If $v$ is an element of a vector space $V$ and for example $\mathcal{B}=\{e_1,e_2,e_3\}$ is a basis of $V$, then, at least, there should be another basis for $V$ in which the vectors of $\mathcal{B}$ can be expressed, but at the same time, the vectors of this other basis must also be expressed using $\mathcal{B}$'s vectors.

Why is there no problem here?

Keep it easy. Let's consider $V=\mathbb{R}$. Then every vector different form $0$ is a basis vector and we have bases
$$
\{\,1\,\} \stackrel{\cdot 2}{\longrightarrow} \{\,2\,\} \stackrel{\cdot \frac{3}{2}}{\longrightarrow} \{\,3\,\} \stackrel{\cdot \frac{1}{3}}{\longrightarrow} \{\,1\,\}
$$
Can you rephrase your question with this example?

Of course if we only have $V=\mathbb{F}_2$ we have only one unique basis vector, two in $V=\mathbb{F}_3$ etc., but let's stay with real vector spaces.

 

[archaic]

Keep it easy. Let's consider $V=\mathbb{R}$. Then every vector different form $0$ is a basis vector and we have bases
$$
\{\,1\,\} \stackrel{\cdot 2}{\longrightarrow} \{\,2\,\} \stackrel{\cdot \frac{3}{2}}{\longrightarrow} \{\,3\,\} \stackrel{\cdot \frac{1}{3}}{\longrightarrow} \{\,1\,\}
$$
Can you rephrase your question with this example?

Of course if we only have $V=\mathbb{F}_2$ we have only one unique basis vector, two in $V=\mathbb{F}_3$ etc., but let's stay with real vector spaces.

It seems odd to me that, for example, both $\{1\}$ and $\{2\}$ are basis for each other, there's no building block.

 

[fresh_42]

It seems odd to me that, for example, both $\{1\}$ and $\{2\}$ are basis for each other, there's no building block.

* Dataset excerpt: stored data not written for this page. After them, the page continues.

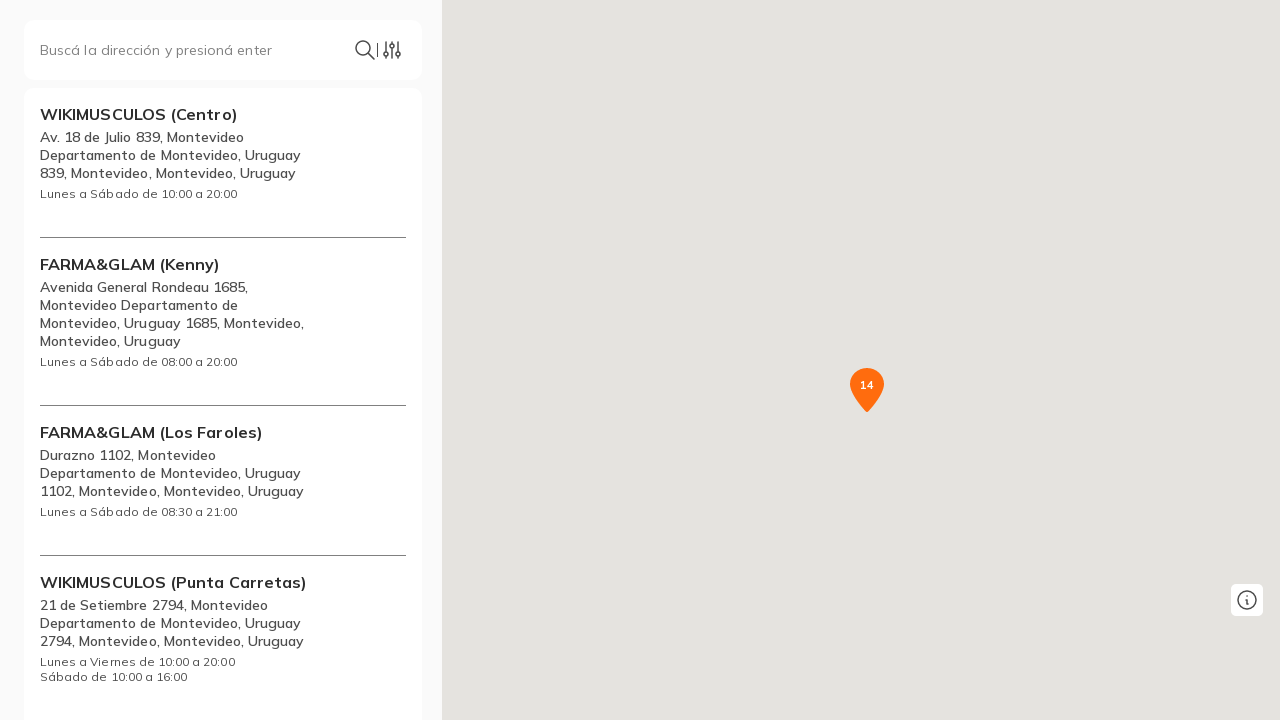

--- FILE ---
content_type: text/html
request_url: https://lightbox.uat.pickit.com.uy/Institucional?id=2DOBDD5B45
body_size: 576
content:
<!DOCTYPE html>
<html lang="es">
<head>
    <meta charset="UTF-8">
    <link rel="icon" type="image/x-icon" href="favicon.ico" />
    <meta name="viewport" content="width=device-width, initial-scale=1, maximum-scale=1">
    <meta http-equiv="X-UA-Compatible" content="ie=edge">
    <link
      href="https://fonts.googleapis.com/css2?family=Mulish:wght@300;400;500;600;700;800&display=swap"
      rel="stylesheet"
    />
    <title>Lightbox - pickit</title>
<link rel="shortcut icon" href="/favicon.ico"></head>
<body>
    <div id="root"></div>
    <div id="modal-root"></div>
    <div id="block-screen"></div>
<script type="text/javascript" src="/main.a036822a24c9c393d516.bundle.js"></script></body>
</html>

--- FILE ---
content_type: image/svg+xml
request_url: https://lightbox.uat.pickit.com.uy/2b96e351b36146902faedbc169575f34.svg
body_size: 304
content:
<svg width="24" height="24" viewBox="0 0 24 24" fill="none" xmlns="http://www.w3.org/2000/svg">
<path d="M21 12C21 16.9706 16.9706 21 12 21C7.02944 21 3 16.9706 3 12C3 7.02944 7.02944 3 12 3C16.9706 3 21 7.02944 21 12Z" stroke="#4D4D4D" stroke-width="1.5" stroke-linecap="round" stroke-linejoin="round"/>
<path d="M9.2722 16V7.54H15.1522V8.992H11.0602V10.972H14.8642V12.436H11.0602V14.548H15.1522V16H9.2722Z" fill="#4D4D4D"/>
</svg>


--- FILE ---
content_type: image/svg+xml
request_url: https://lightbox.uat.pickit.com.uy/50c98eb9dc7621fc4b7aba0c3a16fbfa.svg
body_size: 660
content:
<?xml version="1.0" encoding="utf-8"?>
<svg xmlns="http://www.w3.org/2000/svg" xmlns:xlink="http://www.w3.org/1999/xlink" style="margin: auto; background: none; display: block; shape-rendering: auto; animation-play-state: running; animation-delay: 0s;" width="200px" height="200px" viewBox="0 0 100 100" preserveAspectRatio="xMidYMid">
<path d="M10 50A40 40 0 0 0 90 50A40 42 0 0 1 10 50" fill="#ff6c0e" stroke="none" style="animation-play-state: running; animation-delay: 0s;" transform="rotate(17.8654 50 51)">
  <animateTransform attributeName="transform" type="rotate" dur="1s" repeatCount="indefinite" keyTimes="0;1" values="0 50 51;360 50 51" style="animation-play-state: running; animation-delay: 0s;"></animateTransform>
</path>
<!-- [ldio] generated by https://loading.io/ --></svg>

--- FILE ---
content_type: image/svg+xml
request_url: https://lightbox.uat.pickit.com.uy/334f1f1d8e2389d0e32f94d86e14b79b.svg
body_size: 1984
content:
<?xml version="1.0" encoding="utf-8"?>
<!-- Generator: Adobe Illustrator 23.0.1, SVG Export Plug-In . SVG Version: 6.00 Build 0)  -->
<svg version="1.1" id="Layer_1" xmlns="http://www.w3.org/2000/svg" xmlns:xlink="http://www.w3.org/1999/xlink" x="0px" y="0px"
	 viewBox="0 0 53.93 40.11" style="enable-background:new 0 0 53.93 40.11;" xml:space="preserve">
<style type="text/css">
	.st0{fill:#FF6C0E;}
</style>
<path class="st0" d="M50.86,4.61c-0.94-0.75-3.01-0.83-3.01-0.83s-0.78-2.52-3.39-3.35c-1.02-0.32-1.84-0.49-2.54-0.43
	c-0.51,0.04-0.54,0.43-0.49,0.77c0.05,0.42,0.19,0.83,0.41,1.19c0.21,0.33,0.47,0.62,0.77,0.87c1.17,1.02,1.87,0.69,2.83,0.95
	c0.91,0.24,1.13,0.85,1.13,0.85c-0.25-0.28-0.58-0.47-0.94-0.55c-0.26-0.06-0.53-0.1-0.8-0.13c-0.76-0.06-1.6,0.09-2.56-0.74
	c-0.3-0.24-0.56-0.53-0.77-0.85c-0.05-0.09-0.16-0.13-0.25-0.11l-0.07,0.02c-0.34,0.08-0.54,0.22-0.36,0.65
	c0.22,0.52,0.87,1.06,1.65,1.4c0.83,0.37,1.82,0.34,2.54,0.52c0.41,0.09,0.78,0.3,1.07,0.61c-0.19,0.26-0.34,0.55-0.45,0.85
	c-0.14,0.4-0.21,0.82-0.19,1.25c0,0-6.98-2.22-12.25-3.85C24.46,1,18.14,7.42,14.21,12.18C7.33,20.49,2.24,18.63,0.64,18.1
	c-0.25-0.09-0.53,0.05-0.62,0.31c0,0.01-0.01,0.03-0.01,0.04c-0.04,0.2,0.04,0.4,0.21,0.52c5,3.22,9.88,1.72,17.15-3.73
	c4.45-3.34,6.89-3.24,6.89-3.24c-0.01,5.39,2.89,4.44,3.44,9.71c0.3,2.87-0.89,5.1-1.87,6.85c-0.33,0.6-0.12,1.36,0.36,1.83
	c1.78,1.77,6.04,5.79,5.76,8.75c0,0.23,0.15,0.44,0.36,0.52l1.04,0.4c0.51,0.2,0.98-0.23,0.96-0.78c-0.05-1.3-0.77-3.76-2.68-6.3
	c-2.69-3.56-2.54-5.15-0.28-7.72c1.92-2.17,3.9-3.8,4.65-7.44c0.7-3.43-0.94-5.67-1.85-6.61c-0.03-0.02-0.03-0.07-0.01-0.1
	c0.02-0.03,0.07-0.03,0.1-0.01l0,0c1.86,1.26,2.91,3.4,2.77,5.64c1.48-0.13,2.93-0.42,4.34-0.87c0.3-0.1,0.63,0.06,0.73,0.36
	c0.04,0.12,0.04,0.25,0,0.37c-0.41,1.11-1.15,2.07-2.13,2.75c-0.27,0.17-0.45,0.44-0.5,0.75l-0.19,0.95
	c-0.06,0.29,0.13,0.58,0.42,0.64c0.12,0.03,0.25,0.01,0.36-0.05c1.29-0.63,2.38-1.59,3.16-2.79c0.72-1.11,1.23-2.34,1.48-3.64
	c0.13-0.66,0.44-1.27,0.91-1.76c0.6-0.65,1.56-1.63,2.88-2.86c0.7-0.64,3.86,0.27,4.53-0.31c0.48-0.42,0.93-1.63,0.93-1.63
	C53.84,8.23,52.21,5.68,50.86,4.61z"/>
</svg>


--- FILE ---
content_type: image/svg+xml
request_url: https://lightbox.uat.pickit.com.uy/2b96e351b36146902faedbc169575f34.svg
body_size: 301
content:
<svg width="24" height="24" viewBox="0 0 24 24" fill="none" xmlns="http://www.w3.org/2000/svg">
<path d="M21 12C21 16.9706 16.9706 21 12 21C7.02944 21 3 16.9706 3 12C3 7.02944 7.02944 3 12 3C16.9706 3 21 7.02944 21 12Z" stroke="#4D4D4D" stroke-width="1.5" stroke-linecap="round" stroke-linejoin="round"/>
<path d="M9.2722 16V7.54H15.1522V8.992H11.0602V10.972H14.8642V12.436H11.0602V14.548H15.1522V16H9.2722Z" fill="#4D4D4D"/>
</svg>


--- FILE ---
content_type: image/svg+xml
request_url: https://lightbox.uat.pickit.com.uy/f5903dc9d90672688573f7182d115969.svg
body_size: 192
content:
<svg width="48" height="48" viewBox="0 0 48 48" fill="none" xmlns="http://www.w3.org/2000/svg">
<path d="M24 2C14.5939 2 7 9.11766 7 17.9338C7 28.853 22.1878 44.8676 22.8782 45.5147C23.4822 46.1618 24.5178 46.1618 25.1218 45.5147C25.8122 44.8676 41 28.853 41 17.9338C41 9.19854 33.3198 2 24 2Z" fill="#FF6C0E"/>
</svg>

Why that? $b_1=\frac{1}{2}\cdot b_2$ and $b_2=2\cdot b_1$ with two bases $\{\,b_1\,\}$ and $\{\,b_2\,\}$. In this case we have $b_1=1\, , \,b_2=2\,.$

 

[archaic]

Why that? $b_1=\frac{1}{2}\cdot b_2$ and $b_2=2\cdot b_1$ with two bases $\{\,b_1\,\}$ and $\{\,b_2\,\}$. In this case we have $b_1=1\, , \,b_2=2\,.$

And that is not circular? We're basically saying that, this vector space has $\{1\}$ as basis, but that basis is in turn generated by $\{2\}$ which ultimately is also generated by $\{1\}$.
We express vectors of a vector space in terms of a basis' vectors, but those basis' vectors are also vectors and should be expressed with a basis' vectors.

 

[fresh_42]

Of course it is 'circular'. If $\{\,b_i\,\}$ and $\{\,c_i\,\}$ are two basis of an $n-$dimensional vector space, then there is a regular $n\times n$ matrix $A$ such that $Ab_i=c_i$ for all $i$, and as it is regular, we also have $A^{-1}c_i=b_i$ for all $i\,.$

But there are really many regular matrices, so we have many bases.

 

[Stephen Tashi]

And that is not circular?

The mathematical concept of a basis does not embody the idea of "smallest building block" or "atoms". Think of physical 3-D space. There are various ways to specify points in 3D space using 3 basis vectors. There are different ways to define a basis for 3D space.

 

[nuuskur]

If $v$ is an element of a vector space $V$ and for example $\mathcal{B}=\{e_1,e_2,e_3\}$ is a basis of $V$, then, at least, there should be another basis for $V$

This is not required, but there may be. After all, a basis isn't necessarily unique. the initial basis is adequate to express the basis vectors, too: $e_1 = 1\cdot e_1 + 0\cdot e_2 + 0 \cdot e_3$ etc.

If you applied an isomorphism on a basis you would get a basis.